Marrakech market madness
Yet another journalist's ill-fated attempt to describe the world's craziest marketplace


















"There are other performers too, and while not all rely on snakes, most at least involve the degradation of an animal or small child."


Sunday 6 January 2008


What sets Marrakech's Medina apart from other world class marketplaces, is that it is entirely free from Latin-American panpipe quintets.





But fear not; there's no shortage of local musicians only too willing to don ethnic garb and woefully whistle a tune in pursuit of a Dirham

snake charming though is the big ticket tourist attraction here: It’s like the whale meat of the Tokyo’s fish market or the ‘wallaby skin moccasins’ of Melbourne’s Queen Victoria Market.


Large crowds mill around the snake charmers in the day and evening, attracted by the incessant drum beat and eerie charming flute, whose melody sails out of and above the stalls and penetrates the winding streets which shoot off in all directions.


Twenty odd snakes in varying degrees of  size and lifelessness rest idle on the ground, prodded into action with the pointy end of a flute, or the temptation of the oblivious chipmunk tethered in the middle of it all, a rough twine leash binding it to a snakeskin rug he plays on.


One man thrusts a water snake towards me.

“Photo? You want a photo? Where you from?”


He looks crestfallen. “You have snakes there too,” he says, doleful. 

There are other performers too, and while not all rely on snakes, most at least involve the degradation of an animal or small child.


Amateur boxing bouts, storytellers and acrobats, they perform not for tourists, but for locals or simply the pleasure of performing – how else to explain the performer whose act consisted only of dragging a small dog by its snout into the middle of a rug next to a lantern. Is there no refuge in the world from avant garde?


Aside from the snakes and performers, it’s the colours and scents which draw the attention. Spices, rich in earthy colours, and heaped so high on their wagon stalls that they give the illusion the vendor is merely a head wobbling on top of a mound of cumin, hustling you for trade.

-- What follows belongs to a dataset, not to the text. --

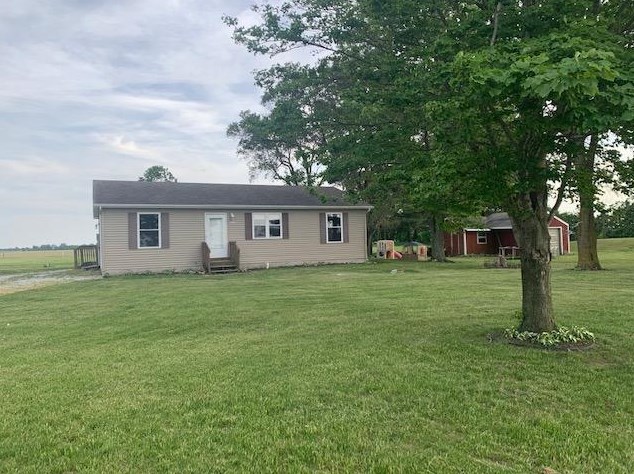 9536 1850, La Crosse, IN 46348-9770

Olives, pastes, dates sell for a dirham a dozen. And in the heart of it all, the food stalls, serving pita breads bursting open with an egg and sausage concoction, seafood and yet more olives, pastes and dates. It’s a hotspot for tourists, some of whom are studiously ignoring the row of goat heads they are sharing a table with.

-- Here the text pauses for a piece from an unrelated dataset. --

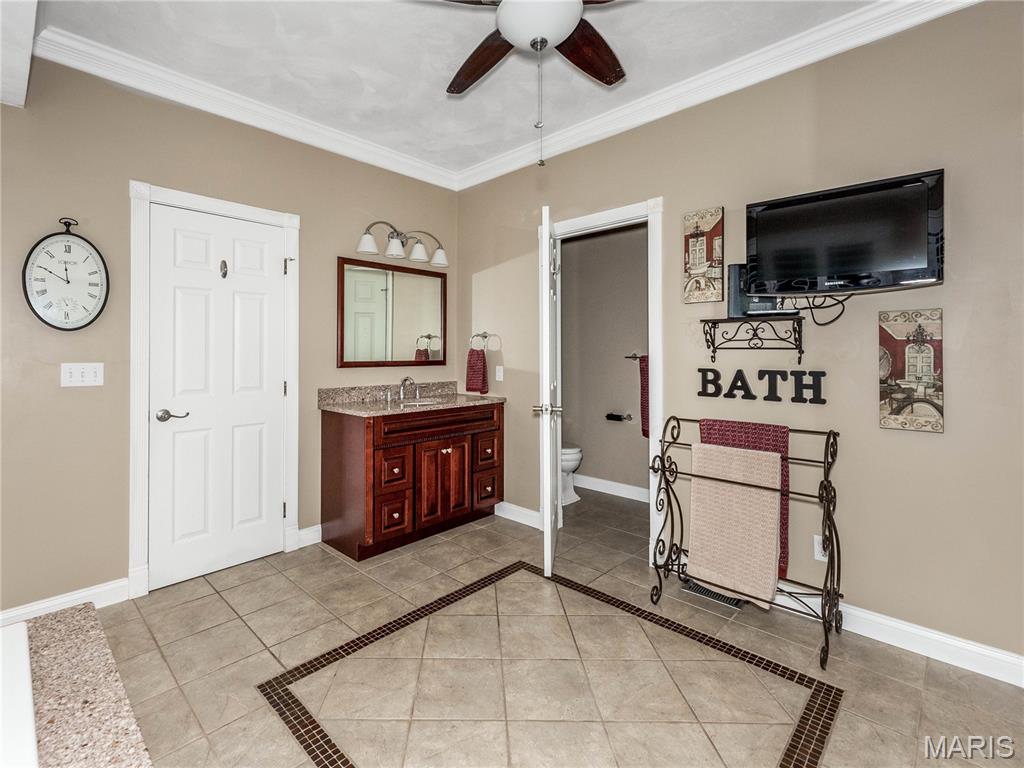 Sugar Bend Estates - Residential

Toys too, the type of toys you wouldn’t find at Toys R Us: A model railway with a George Bush figurine chasing Osama on a sidecar. They travel at exactly the same speed and move round in circles, never getting ahead or falling behind – just like daily life in the marketplace.

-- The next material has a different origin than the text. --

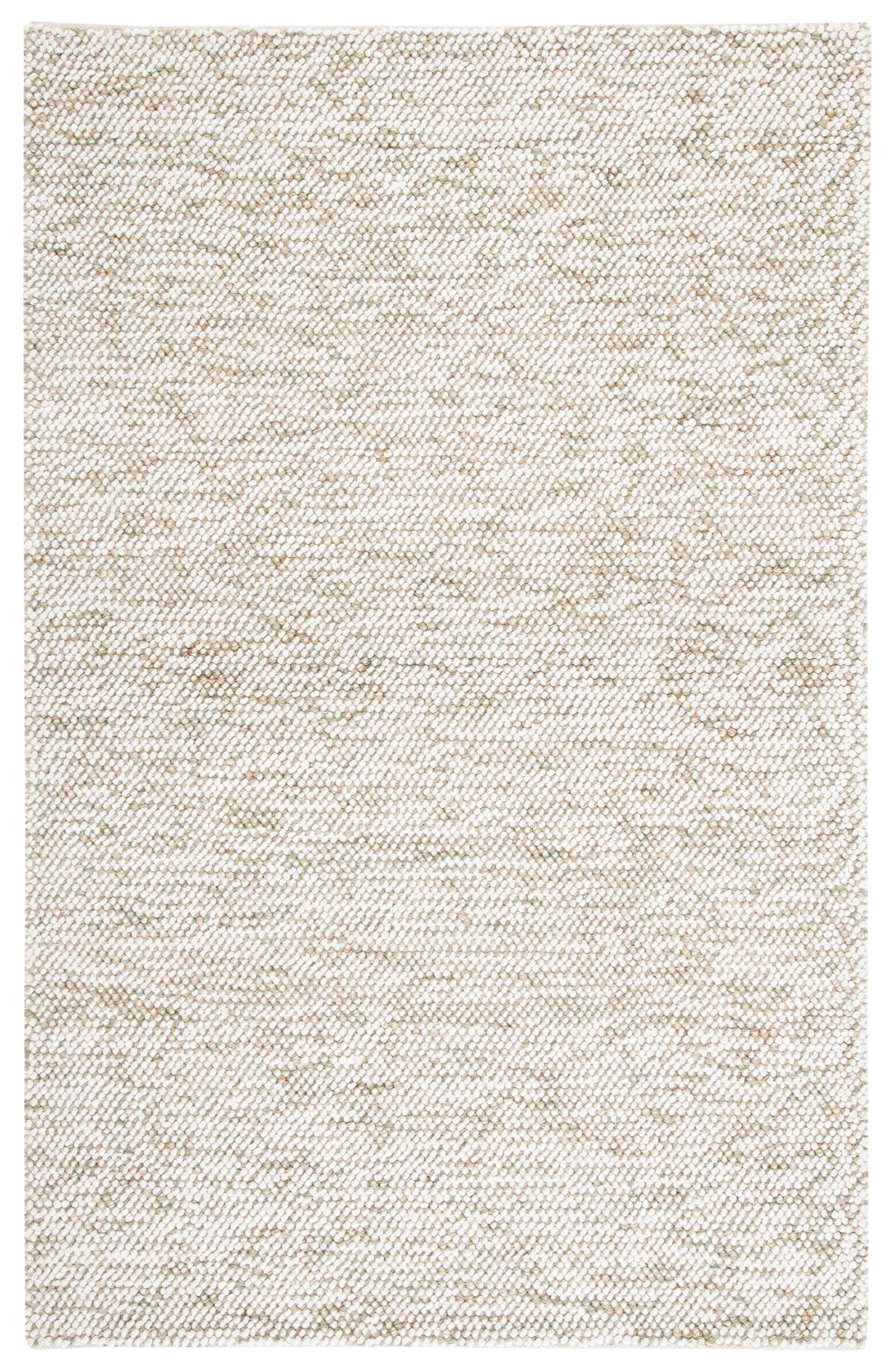 Safavieh Natura Nat182W Sage/Ivory Area Rug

It’s where you come to buy whichever odds and ends you need for daily life. Soap and toothpaste, pointy-toed yellow leather slippers, and fabrics in every pattern under the sun – though only in polyester.


We need jackets, and voila, there immediately in front of us is a table of hand-me-down jackets in a melange of fluoro so vile they will surely unsettle the most hardened of stomachs.


By the time we move into the partially covered section of the market we have already been walking 15 minutes. Only now do we start to appreciate how huge the nightly event is.  


 We stumble past an aromatherapy stall, attracted by 10 baby tortoises pawing at the wire cage.

“This one’s trying to escape.”

The vendor crudely shoves its wee little nose and paws back through the wire. Escape foiled.


Further in and it’s the preserved animal and skin section. A store selling wolf tail key rings. Rather impractical to carry, but you’d never lose your keys. We clipped them onto the back of our pants, and the vendor laughed and pretended no-one had done it before.


Elsewhere, an enormous eagle is strung up by its tail, one wing hangs loose and shrouds a gazelle’s head. 


Then there is a pristine leopard skin, at least 1.5 metres long, front paw to rear. They are such beautiful animals in the flesh, frankly pathetic in the skin. 


“It’s from Africa. People buy them to make their house look beautiful. And to make the shoes,” he explained.

“And this?” I ask, pointing at one of the several gazelle heads.

“That’s from down the south of Morocco. There are very rare.”

“I bet they are. They are all hanging on your wall.”






























































































A store selling wolf tail key rings - Rather impractical to carry, but you’d never lose your keys.